Pour toute réponse, il quitte la salle-de-bain et je me doute fortement que son sourire de loubard trône fièrement sur son visage. Malgré son vocabulaire, il a réussi. Mon corps est détendu, mes poings desserrés et mon cœur se sent plus léger. Quand je sors de la salle-de-bain pour entrer dans ma chambre, je remarque que j'ai un SMS de ma mère me proposant – m'ordonnant – de passer mes vacances chez mes grands-parents maternels à la campagne pour la Toussaint. Lorsque je demande si je peux venir accompagné d'Ezra et Rosalie, elle semble prendre un ton catégorique à travers un simple texto : c'est non. Tant pis, même si l'université nous donne gentiment et exceptionnellement nos deux semaines de vacances, je mens à mes parents en leur affirmant que je ne pourrai rester que quelques jours afin de pouvoir réviser et être prêt pour la rentrée que j'indique être le 29 octobre au lieu du 5 novembre. En passant la porte de la chambre pour les rejoindre, je les aperçois enlacés sur le balcon. Un sourire tendre force le barrage sur mon visage et je finis par avancer jusqu'à la baie vitrée, passer à l'extérieur et les prendre dans mes bras en leur soufflant un petit « désolé » tout pauvre et honteux. Leurs bras m'intègrent dans leur étreinte sans un mot. Je les aime. Je le ressens au plus profond de mon âme, j'en suis fou amoureux.
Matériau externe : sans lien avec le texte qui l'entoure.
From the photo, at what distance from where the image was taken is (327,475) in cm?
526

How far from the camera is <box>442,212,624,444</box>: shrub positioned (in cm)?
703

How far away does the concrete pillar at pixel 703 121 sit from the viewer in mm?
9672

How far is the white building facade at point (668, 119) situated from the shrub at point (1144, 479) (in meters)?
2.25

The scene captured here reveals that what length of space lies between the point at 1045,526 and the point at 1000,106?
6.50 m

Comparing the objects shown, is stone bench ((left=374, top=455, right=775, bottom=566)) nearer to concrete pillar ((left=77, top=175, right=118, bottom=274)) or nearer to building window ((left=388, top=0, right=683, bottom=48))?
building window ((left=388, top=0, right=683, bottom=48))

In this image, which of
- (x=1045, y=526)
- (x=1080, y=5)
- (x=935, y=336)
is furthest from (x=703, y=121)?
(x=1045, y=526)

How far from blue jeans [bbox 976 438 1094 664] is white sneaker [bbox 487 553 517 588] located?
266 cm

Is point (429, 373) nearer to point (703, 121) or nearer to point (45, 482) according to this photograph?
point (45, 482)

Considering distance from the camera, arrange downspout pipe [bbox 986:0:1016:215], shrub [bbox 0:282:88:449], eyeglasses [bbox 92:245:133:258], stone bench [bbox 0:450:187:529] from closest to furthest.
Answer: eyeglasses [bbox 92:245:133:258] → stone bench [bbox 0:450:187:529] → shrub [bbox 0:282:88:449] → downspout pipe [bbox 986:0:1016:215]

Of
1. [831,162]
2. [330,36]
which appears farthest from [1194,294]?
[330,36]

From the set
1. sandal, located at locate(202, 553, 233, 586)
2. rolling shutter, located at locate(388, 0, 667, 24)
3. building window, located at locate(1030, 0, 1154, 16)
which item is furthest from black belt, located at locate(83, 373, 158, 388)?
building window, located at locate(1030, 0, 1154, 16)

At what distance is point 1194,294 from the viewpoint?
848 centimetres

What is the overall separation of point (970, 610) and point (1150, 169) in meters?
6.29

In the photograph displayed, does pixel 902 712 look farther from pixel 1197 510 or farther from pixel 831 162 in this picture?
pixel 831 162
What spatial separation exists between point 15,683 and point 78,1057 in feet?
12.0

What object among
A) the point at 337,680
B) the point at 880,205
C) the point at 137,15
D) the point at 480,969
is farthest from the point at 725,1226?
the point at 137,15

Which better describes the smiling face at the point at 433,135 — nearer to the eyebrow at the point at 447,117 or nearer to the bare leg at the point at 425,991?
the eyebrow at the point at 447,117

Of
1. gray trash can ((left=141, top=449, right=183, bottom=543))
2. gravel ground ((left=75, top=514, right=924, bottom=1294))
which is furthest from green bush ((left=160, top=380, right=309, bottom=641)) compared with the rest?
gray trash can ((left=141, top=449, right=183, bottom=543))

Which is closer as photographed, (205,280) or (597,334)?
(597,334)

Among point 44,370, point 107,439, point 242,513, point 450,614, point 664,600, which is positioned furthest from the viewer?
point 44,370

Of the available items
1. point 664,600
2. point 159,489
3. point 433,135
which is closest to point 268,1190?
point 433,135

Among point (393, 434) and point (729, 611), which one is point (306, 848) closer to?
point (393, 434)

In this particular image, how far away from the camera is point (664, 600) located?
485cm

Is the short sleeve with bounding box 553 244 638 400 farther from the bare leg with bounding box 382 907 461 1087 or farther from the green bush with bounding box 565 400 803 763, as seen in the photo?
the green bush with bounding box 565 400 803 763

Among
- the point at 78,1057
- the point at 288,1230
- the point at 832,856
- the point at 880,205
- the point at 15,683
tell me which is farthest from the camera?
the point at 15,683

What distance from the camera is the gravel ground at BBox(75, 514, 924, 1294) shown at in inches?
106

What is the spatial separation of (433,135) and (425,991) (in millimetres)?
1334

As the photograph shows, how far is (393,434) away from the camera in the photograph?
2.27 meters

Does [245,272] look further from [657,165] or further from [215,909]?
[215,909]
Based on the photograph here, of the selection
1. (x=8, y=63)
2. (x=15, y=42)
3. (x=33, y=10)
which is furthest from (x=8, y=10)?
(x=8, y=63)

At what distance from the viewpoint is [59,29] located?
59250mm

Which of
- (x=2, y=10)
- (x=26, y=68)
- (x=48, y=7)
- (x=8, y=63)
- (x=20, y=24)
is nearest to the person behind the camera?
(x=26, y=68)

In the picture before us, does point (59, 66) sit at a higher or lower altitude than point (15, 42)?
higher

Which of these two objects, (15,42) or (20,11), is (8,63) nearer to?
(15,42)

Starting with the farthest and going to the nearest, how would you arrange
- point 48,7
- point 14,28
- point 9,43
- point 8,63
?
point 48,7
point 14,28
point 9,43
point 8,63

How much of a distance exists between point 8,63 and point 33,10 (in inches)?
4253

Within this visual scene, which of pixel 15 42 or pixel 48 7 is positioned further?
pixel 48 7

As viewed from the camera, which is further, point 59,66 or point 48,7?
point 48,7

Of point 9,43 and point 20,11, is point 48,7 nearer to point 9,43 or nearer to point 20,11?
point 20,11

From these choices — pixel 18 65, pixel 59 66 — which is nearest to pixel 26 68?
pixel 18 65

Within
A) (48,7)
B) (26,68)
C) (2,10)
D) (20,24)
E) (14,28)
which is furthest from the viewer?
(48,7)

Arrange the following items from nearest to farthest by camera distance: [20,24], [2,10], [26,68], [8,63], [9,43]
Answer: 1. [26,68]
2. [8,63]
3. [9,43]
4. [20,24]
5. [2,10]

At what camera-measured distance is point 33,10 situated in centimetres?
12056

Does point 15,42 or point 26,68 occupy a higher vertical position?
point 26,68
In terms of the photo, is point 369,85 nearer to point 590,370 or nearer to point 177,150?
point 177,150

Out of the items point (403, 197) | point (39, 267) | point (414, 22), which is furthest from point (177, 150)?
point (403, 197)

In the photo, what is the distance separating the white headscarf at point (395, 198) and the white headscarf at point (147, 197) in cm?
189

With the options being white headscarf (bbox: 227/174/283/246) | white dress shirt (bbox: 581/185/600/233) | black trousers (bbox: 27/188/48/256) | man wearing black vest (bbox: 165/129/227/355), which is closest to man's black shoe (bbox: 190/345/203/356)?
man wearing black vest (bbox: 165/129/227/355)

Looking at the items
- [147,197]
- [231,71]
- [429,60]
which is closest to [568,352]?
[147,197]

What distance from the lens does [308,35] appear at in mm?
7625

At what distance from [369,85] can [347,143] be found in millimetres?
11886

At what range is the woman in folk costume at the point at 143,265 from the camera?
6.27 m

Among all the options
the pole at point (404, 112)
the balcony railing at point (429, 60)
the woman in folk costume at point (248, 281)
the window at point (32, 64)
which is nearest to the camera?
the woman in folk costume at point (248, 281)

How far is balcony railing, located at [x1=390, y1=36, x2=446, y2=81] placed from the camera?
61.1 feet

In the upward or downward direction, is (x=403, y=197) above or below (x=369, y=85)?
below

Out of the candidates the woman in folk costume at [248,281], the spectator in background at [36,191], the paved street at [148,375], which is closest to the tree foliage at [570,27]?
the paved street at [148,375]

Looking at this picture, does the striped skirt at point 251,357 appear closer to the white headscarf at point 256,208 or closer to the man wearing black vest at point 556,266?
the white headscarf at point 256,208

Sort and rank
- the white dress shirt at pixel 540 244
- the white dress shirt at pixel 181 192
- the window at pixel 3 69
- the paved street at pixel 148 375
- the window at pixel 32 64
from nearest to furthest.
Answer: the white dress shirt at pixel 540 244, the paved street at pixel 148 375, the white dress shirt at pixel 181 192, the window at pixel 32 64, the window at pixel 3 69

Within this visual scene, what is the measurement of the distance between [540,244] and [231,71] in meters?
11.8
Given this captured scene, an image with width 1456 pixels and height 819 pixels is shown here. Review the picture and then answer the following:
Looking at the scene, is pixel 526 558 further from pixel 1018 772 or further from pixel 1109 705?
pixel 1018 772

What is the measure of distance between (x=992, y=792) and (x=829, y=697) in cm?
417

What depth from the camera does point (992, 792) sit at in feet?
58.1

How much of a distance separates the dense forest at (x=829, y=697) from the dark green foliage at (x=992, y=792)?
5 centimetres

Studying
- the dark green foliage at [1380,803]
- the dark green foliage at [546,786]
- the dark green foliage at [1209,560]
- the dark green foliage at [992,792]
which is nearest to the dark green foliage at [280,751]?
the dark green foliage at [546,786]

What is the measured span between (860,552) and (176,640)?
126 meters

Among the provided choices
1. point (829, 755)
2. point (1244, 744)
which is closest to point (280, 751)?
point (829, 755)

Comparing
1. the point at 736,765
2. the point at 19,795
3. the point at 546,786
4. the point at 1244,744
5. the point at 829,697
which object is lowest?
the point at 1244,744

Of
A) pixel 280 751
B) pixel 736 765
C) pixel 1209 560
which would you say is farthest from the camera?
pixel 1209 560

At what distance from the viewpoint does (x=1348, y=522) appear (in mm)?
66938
Lorsque chacun se met à table, un silence règne en maître. On dirait un genre de brouillard opaque, massif, pesant... et je décide de le briser.

— Mes parents souhaitent que j'aille à la campagne pour la Toussaint, seul, précise-je.

— Bonnes vacances en vue, se moque Ezra.

— Lâche-le, soupire Rosalie.

Il sursaute légèrement et je devine qu'elle vient de lui mettre un coup de pied sous la table pour appuyer son ordre. Leurs sourcils sont froncés, leurs regards dangereux... puis Ezra abandonne le premier en soupirant, jugeant certainement que c'est trop ridicule pour entamer une dispute. C'est la sonnerie de mon téléphone qui rompt définitivement cette ambiance électrique entre les deux combattants.

— Je viens de recevoir mon billet par mail, annonce-je.

— Dis donc... ils n'ont pas tardé. Tu pars quand ? s'inquiète Rosa.

— Dans deux jours, soupire-je. Mais je reviens le 24... mercredi, dis-je après vérification.

— Pour quatre jours, tu vas survivre, lance Ezra. Ça passera vite.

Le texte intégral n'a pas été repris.